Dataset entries
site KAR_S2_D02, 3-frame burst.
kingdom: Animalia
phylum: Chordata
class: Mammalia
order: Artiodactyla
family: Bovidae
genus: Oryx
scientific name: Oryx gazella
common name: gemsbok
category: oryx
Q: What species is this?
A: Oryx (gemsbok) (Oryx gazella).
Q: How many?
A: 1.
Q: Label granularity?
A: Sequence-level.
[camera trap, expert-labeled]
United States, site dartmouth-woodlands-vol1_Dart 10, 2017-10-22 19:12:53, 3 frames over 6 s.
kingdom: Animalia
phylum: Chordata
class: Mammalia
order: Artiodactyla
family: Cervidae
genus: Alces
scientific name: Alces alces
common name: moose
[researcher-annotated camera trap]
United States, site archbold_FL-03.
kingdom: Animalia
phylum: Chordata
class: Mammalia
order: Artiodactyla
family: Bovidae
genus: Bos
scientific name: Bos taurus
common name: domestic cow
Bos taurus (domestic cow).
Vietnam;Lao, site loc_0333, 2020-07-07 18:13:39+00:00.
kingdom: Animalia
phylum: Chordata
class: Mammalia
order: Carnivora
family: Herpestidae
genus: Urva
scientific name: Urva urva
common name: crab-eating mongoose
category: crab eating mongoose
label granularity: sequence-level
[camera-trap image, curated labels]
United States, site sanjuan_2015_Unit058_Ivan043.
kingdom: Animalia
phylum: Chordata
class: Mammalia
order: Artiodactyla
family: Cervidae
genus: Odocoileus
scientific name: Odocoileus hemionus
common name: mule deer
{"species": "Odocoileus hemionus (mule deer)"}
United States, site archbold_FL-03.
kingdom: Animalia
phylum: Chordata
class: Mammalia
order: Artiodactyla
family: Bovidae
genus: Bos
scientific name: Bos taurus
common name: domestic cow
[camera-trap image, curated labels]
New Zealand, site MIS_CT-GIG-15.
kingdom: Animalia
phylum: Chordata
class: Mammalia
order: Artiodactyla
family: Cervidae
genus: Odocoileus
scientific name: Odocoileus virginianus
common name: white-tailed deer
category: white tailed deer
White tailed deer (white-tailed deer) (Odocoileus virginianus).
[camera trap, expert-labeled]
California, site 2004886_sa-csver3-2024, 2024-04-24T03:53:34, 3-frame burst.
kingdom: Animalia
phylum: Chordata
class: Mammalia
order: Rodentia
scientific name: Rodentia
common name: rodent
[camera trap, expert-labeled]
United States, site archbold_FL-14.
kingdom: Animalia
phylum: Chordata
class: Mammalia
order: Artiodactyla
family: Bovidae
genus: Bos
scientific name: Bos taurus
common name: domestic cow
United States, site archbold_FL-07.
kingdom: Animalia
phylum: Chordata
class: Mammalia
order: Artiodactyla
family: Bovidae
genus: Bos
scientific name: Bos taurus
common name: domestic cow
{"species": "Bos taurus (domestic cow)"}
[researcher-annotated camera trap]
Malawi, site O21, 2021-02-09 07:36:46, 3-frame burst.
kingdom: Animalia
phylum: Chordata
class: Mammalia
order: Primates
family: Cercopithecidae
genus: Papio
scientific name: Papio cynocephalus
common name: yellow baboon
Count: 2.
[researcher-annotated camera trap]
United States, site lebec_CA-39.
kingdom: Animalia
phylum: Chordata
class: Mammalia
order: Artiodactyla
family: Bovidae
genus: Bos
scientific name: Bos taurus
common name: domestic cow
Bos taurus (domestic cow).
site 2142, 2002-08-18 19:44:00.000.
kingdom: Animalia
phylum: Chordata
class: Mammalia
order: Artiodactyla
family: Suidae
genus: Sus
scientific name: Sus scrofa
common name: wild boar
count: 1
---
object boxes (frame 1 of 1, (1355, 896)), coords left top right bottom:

§ **Task item**:
Write out the records shown above, exactly as they appear.

§ **Task response**:
site KAR_S2_D02, 3-frame burst.
kingdom: Animalia
phylum: Chordata
class: Mammalia
order: Artiodactyla
family: Bovidae
genus: Oryx
scientific name: Oryx gazella
common name: gemsbok
category: oryx
Q: What species is this?
A: Oryx (gemsbok) (Oryx gazella).
Q: How many?
A: 1.
Q: Label granularity?
A: Sequence-level.
[camera trap, expert-labeled]
United States, site dartmouth-woodlands-vol1_Dart 10, 2017-10-22 19:12:53, 3 frames over 6 s.
kingdom: Animalia
phylum: Chordata
class: Mammalia
order: Artiodactyla
family: Cervidae
genus: Alces
scientific name: Alces alces
common name: moose
[researcher-annotated camera trap]
United States, site archbold_FL-03.
kingdom: Animalia
phylum: Chordata
class: Mammalia
order: Artiodactyla
family: Bovidae
genus: Bos
scientific name: Bos taurus
common name: domestic cow
Bos taurus (domestic cow).
Vietnam;Lao, site loc_0333, 2020-07-07 18:13:39+00:00.
kingdom: Animalia
phylum: Chordata
class: Mammalia
order: Carnivora
family: Herpestidae
genus: Urva
scientific name: Urva urva
common name: crab-eating mongoose
category: crab eating mongoose
label granularity: sequence-level
[camera-trap image, curated labels]
United States, site sanjuan_2015_Unit058_Ivan043.
kingdom: Animalia
phylum: Chordata
class: Mammalia
order: Artiodactyla
family: Cervidae
genus: Odocoileus
scientific name: Odocoileus hemionus
common name: mule deer
{"species": "Odocoileus hemionus (mule deer)"}
United States, site archbold_FL-03.
kingdom: Animalia
phylum: Chordata
class: Mammalia
order: Artiodactyla
family: Bovidae
genus: Bos
scientific name: Bos taurus
common name: domestic cow
[camera-trap image, curated labels]
New Zealand, site MIS_CT-GIG-15.
kingdom: Animalia
phylum: Chordata
class: Mammalia
order: Artiodactyla
family: Cervidae
genus: Odocoileus
scientific name: Odocoileus virginianus
common name: white-tailed deer
category: white tailed deer
White tailed deer (white-tailed deer) (Odocoileus virginianus).
[camera trap, expert-labeled]
California, site 2004886_sa-csver3-2024, 2024-04-24T03:53:34, 3-frame burst.
kingdom: Animalia
phylum: Chordata
class: Mammalia
order: Rodentia
scientific name: Rodentia
common name: rodent
[camera trap, expert-labeled]
United States, site archbold_FL-14.
kingdom: Animalia
phylum: Chordata
class: Mammalia
order: Artiodactyla
family: Bovidae
genus: Bos
scientific name: Bos taurus
common name: domestic cow
United States, site archbold_FL-07.
kingdom: Animalia
phylum: Chordata
class: Mammalia
order: Artiodactyla
family: Bovidae
genus: Bos
scientific name: Bos taurus
common name: domestic cow
{"species": "Bos taurus (domestic cow)"}
[researcher-annotated camera trap]
Malawi, site O21, 2021-02-09 07:36:46, 3-frame burst.
kingdom: Animalia
phylum: Chordata
class: Mammalia
order: Primates
family: Cercopithecidae
genus: Papio
scientific name: Papio cynocephalus
common name: yellow baboon
Count: 2.
[researcher-annotated camera trap]
United States, site lebec_CA-39.
kingdom: Animalia
phylum: Chordata
class: Mammalia
order: Artiodactyla
family: Bovidae
genus: Bos
scientific name: Bos taurus
common name: domestic cow
Bos taurus (domestic cow).
site 2142, 2002-08-18 19:44:00.000.
kingdom: Animalia
phylum: Chordata
class: Mammalia
order: Artiodactyla
family: Suidae
genus: Sus
scientific name: Sus scrofa
common name: wild boar
count: 1
---
object boxes (frame 1 of 1, (1355, 896)), coords left top right bottom:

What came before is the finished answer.